Sharp slowdown in the footwear industry, Lombardy minus 10%

Sharp slowdown in the footwear industry, Lombardy minus 10%
Sharp slowdown in the footwear industry, Lombardy minus 10%

Sharp slowdown in the Italian footwear sector in the first quarter of 2024, which recorded a contraction in both exports (-9.7% in value and -10.3% in pairs) and turnover (-10.1%). The scenario emerges from the latest report produced by the Confindustria Moda Study Center for Assocalzaturifici, which also highlights a decline in purchases by Italian families (-1.6% in quantity and -0.7% in spending).

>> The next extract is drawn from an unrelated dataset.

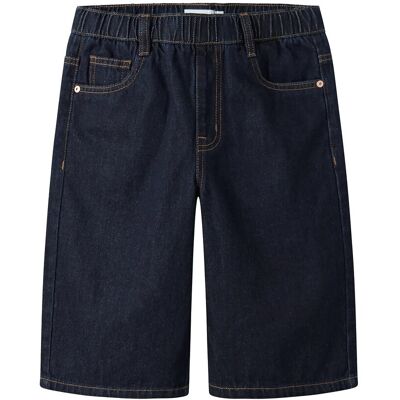 name it Nkmben X Skater Dnm Bermuda 8649-By Noos 158 DARK BLUE DENIM 158 name it Nkmben X Skater Dnm Bermuda 8649-By Noos 158 DARK BLUE DENIM 158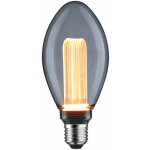 Paulmann 28877 Arc Inner Glow, kouřová dekorativní žárovka E27 LED 3,5W 1800K, 7,5cm – Hledejceny.cz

In the first quarter in Lombardy exports fell by -10.8% in value. The top 5 destinations of Lombardy exports, which cover 52.9% of the total, were: Switzerland (-23.1%), USA (-26.1%), France (+16.9%), China (+13.1%) and Germany (+3.1%). According to data from Infocamere-Movimprese, the number of active companies (including shoe factories and parts producers) recorded a decrease of -4 companies compared to last December, between industry and craftsmanship, accompanied by a positive balance of +16 employees. As regards the hours of redundancy fund authorized by INPS in the first four months of the year for Lombardy companies in the leather supply chain, there was an increase of +84.7% compared to the same period of 2023: almost 850 thousand hours were authorised, a number higher than +182% also compared to the pre-emergency situation of the first 4 months of 2019.

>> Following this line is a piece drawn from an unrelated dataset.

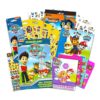 Juego de pegatinas de la Patrulla Canina para niños_1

Giovanna Ceolini, President of Assocalzaturifici, spoke about the national situation: “2023 ended with a substantial stability in turnover (14.58 billion euros, +0.6% on 2022) and in exports, although with volumes already suffering, at the start of 2024 the footwear industry continued the slowdown that began in the second half of last year, now even more marked, with a strong reduction in orders and production activity (the Istat index of industrial production marks a -20.5% in the first 3 months). The usual survey conducted in May among our members highlighted a drop in turnover for 68% of the sample, with a non-negligible portion of Members (18%) reporting a contraction even greater than -20%. Furthermore, entrepreneurs’ sentiment does not show confidence: only 11% are confident in an improvement in the economic trend in the second quarter, which according to the interviewees’ forecasts is destined to close with a drop in turnover of around -7.4% on April-June 2023. Over 80% expect a turnaround no earlier than 2025”.

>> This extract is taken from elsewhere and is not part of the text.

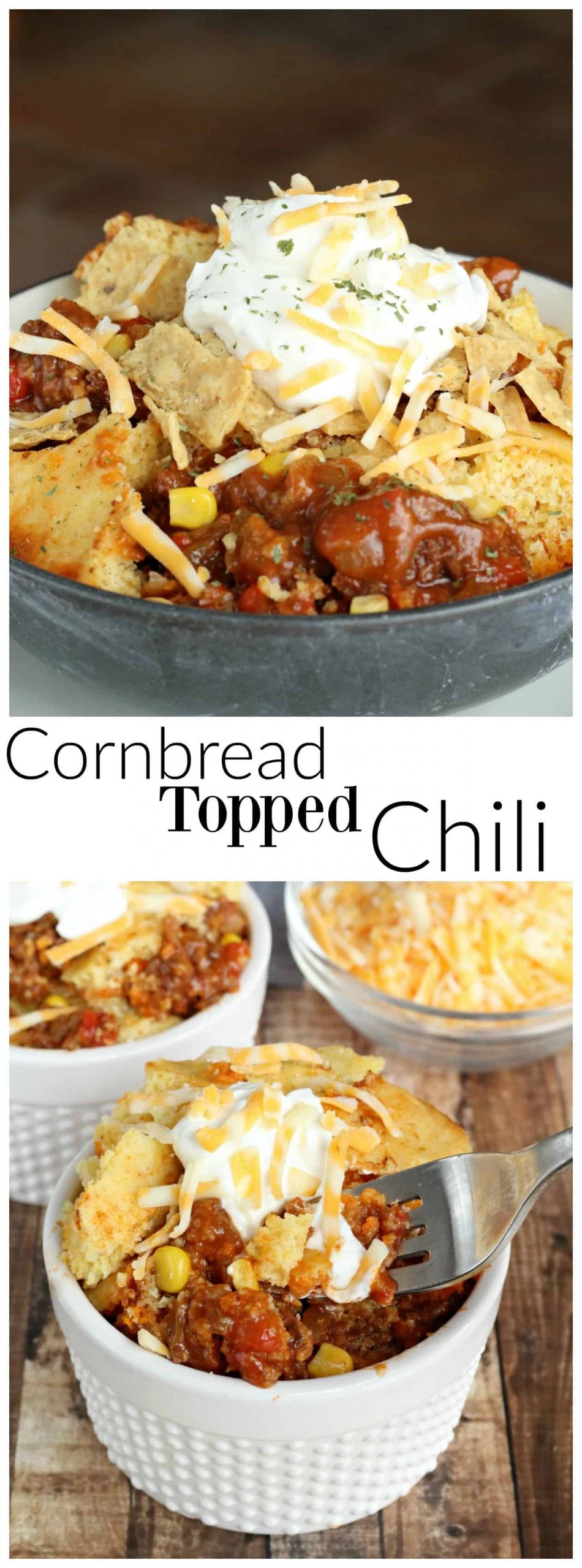 Chili Cornbread Recipe
 Crockpot Chili and Cornbread Delicious Made Easy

The report shows how, as regards exports (which account for 85% of national production), 51.9 million pairs were sold in the first quarter of 2024 (6 million less than in the same months last year), for 3.17 billion euros. After a stable January (at least in terms of value: +1.4%), the trend became more penalizing in February (-6.2%), until it recorded a collapse in the order of -20% in March , both in value and in pairs.

The analysis by product type shows declines, both in quantity and value, for all sectors. In particular, footwear with leather uppers, first in importance with an incidence of 65% on foreign sales in value, marks -8.6% in volume with -7% in value for the first 3 months of 2023.